I’m working on a little project with an animated character that involves the character travelling a fair distance. Now I can build the the character with lots of frames in Blender - but the file size increases dramatically, particularly if I want to follow a number of different paths
So, I looked for an alternative with the animation travelling along a path - and I found this Babylon demo with the “dude” character which seemed to work fine:
So I created a very similar playground with a simple character of mine. It did not work - one mesh in the character followed the path, the rest did not! The “dude” is a multi-mesh character, so why did it work ?
I’m a pretty poor coder, but I started looking at the working “dude” playground and was immediately struck by line that scales all the character meshes and the skeleton by just scaling one mesh (line 30 calling “meshes[0]”) - how was it working with just that one mesh?
Looking at the scene inspector, I immediately noticed that “meshes[0]” was just a Transform node. So how to do that in Blender with the .babylon exporter? The 'dude" model is in the .babylon format which I like.
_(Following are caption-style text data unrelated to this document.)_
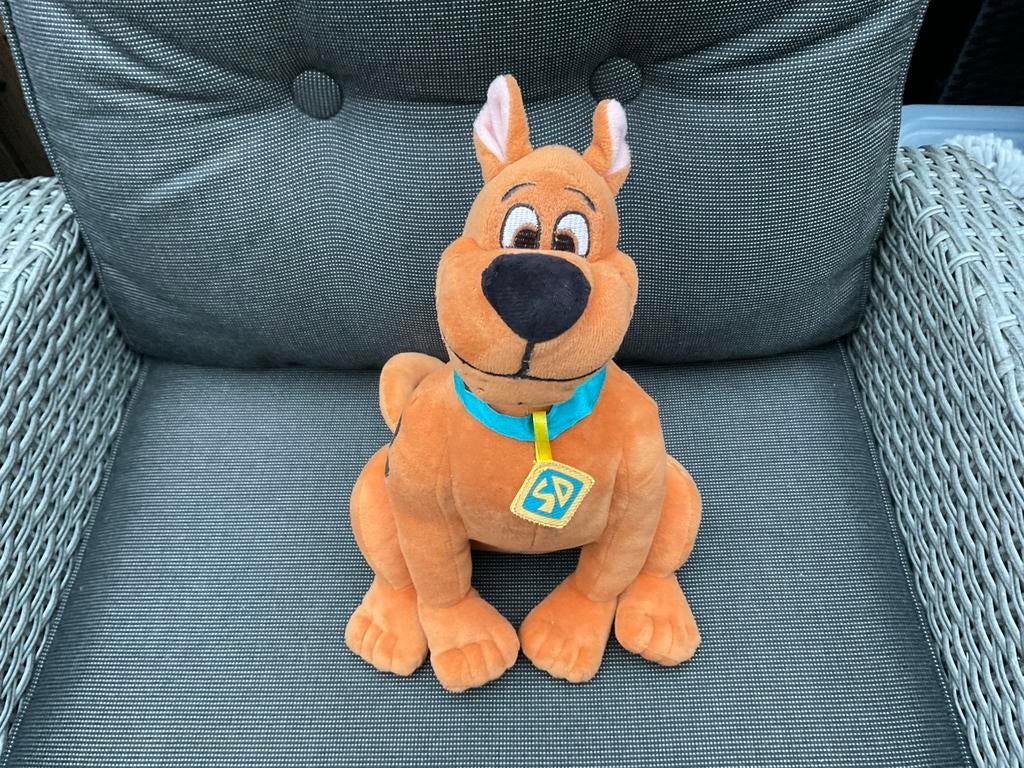 Nieuwe vintage Scooby Doo knuffel 30cm, Ophalen, Overige figuren, Nieuw, Beeldje of Figuurtje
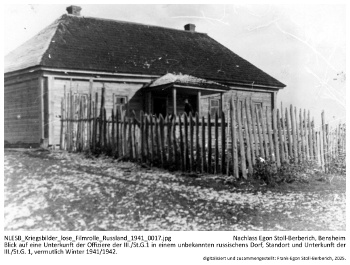 Blick auf eine Unterkunft für Offiziere der III./St.G.1 in einem unbekannten russischen Dorf, Standort und Unterkunft der III./St.G. 1, vermutlich Winter 1941/1942. NLESB_Kriegsbilder_lose_Filmrolle_Russland_1941_0017 Blick auf eine Unterkunft für Offiziere der III./St.G.1 in einem unbekannten russischen Dorf, Standort und Unterkunft der III./St.G. 1, vermutlich Winter 1941/1942. NLESB_Kriegsbilder_lose_Filmrolle_Russland_1941_0017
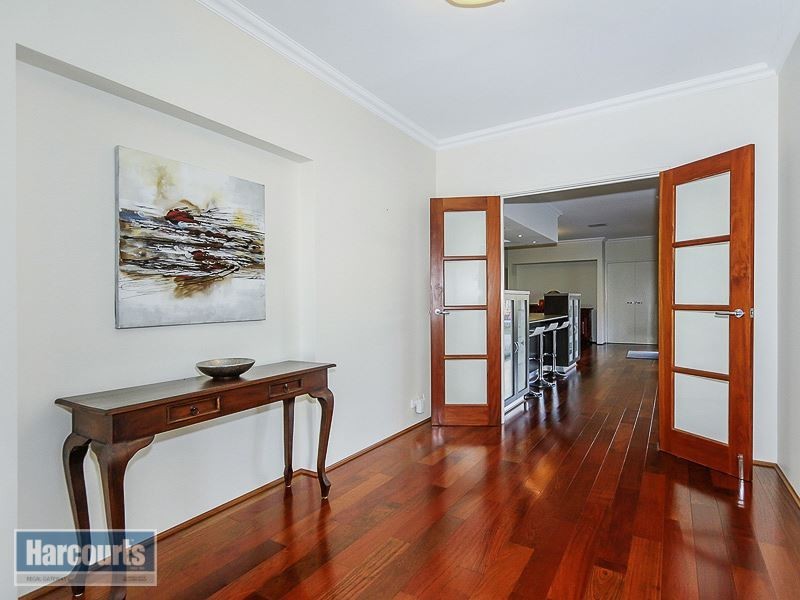 4 Kawoor Mews, Bertram WA 6167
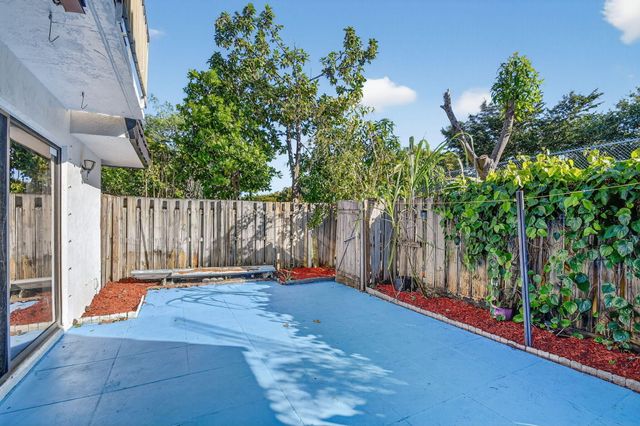 176 Woodland Road, Palm Springs, FL 33461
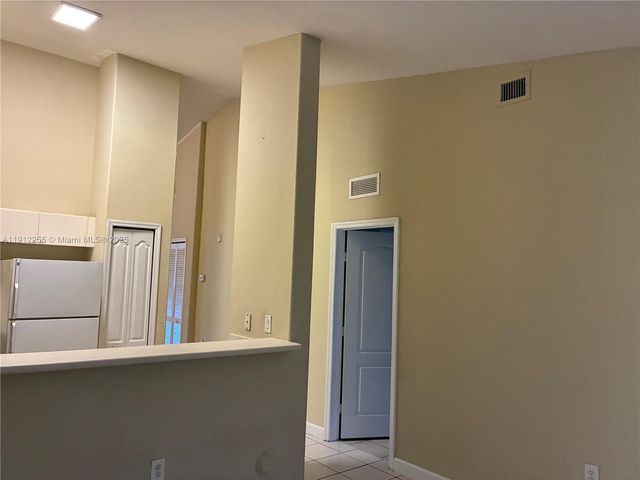 1666 SE 27th Ct 205, Homestead, FL 33035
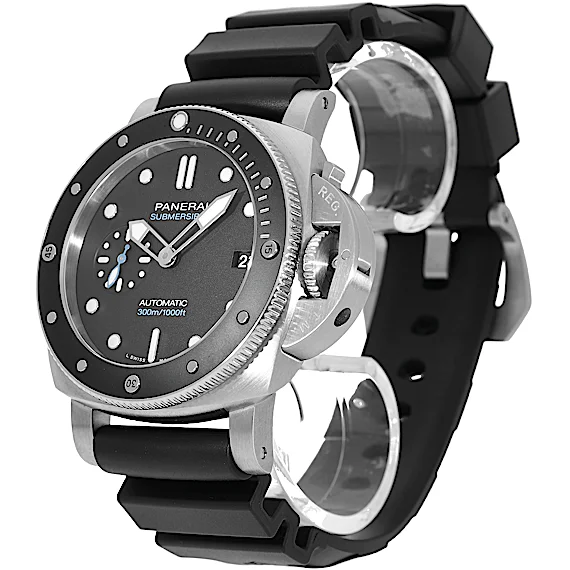 Panerai Submersible PAM00683 Panerai Submersible PAM00683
The solution : attach an “empty” to my character, then attach all the meshes that are part of the character to that “empty”. Then, instead of calling for “meshes[0]”, get the empty by name - and it worked :
The character is relatively low poly with a short walking in place animation (24 frames) with an additional 6 frames for the idle pose. There are two paths - a small square(on left) and a larger rectangle (on right). I have drawn the paths so you can see them - adds two draw calls - but that is not essential.
When the character stops, hit the “s” key - and it will restart.
It is possible to to add more paths and to randomize which path(s) gets played. Right now I am struggling to remember my trigonometry from 60 years ago to draw loops and circular shapes.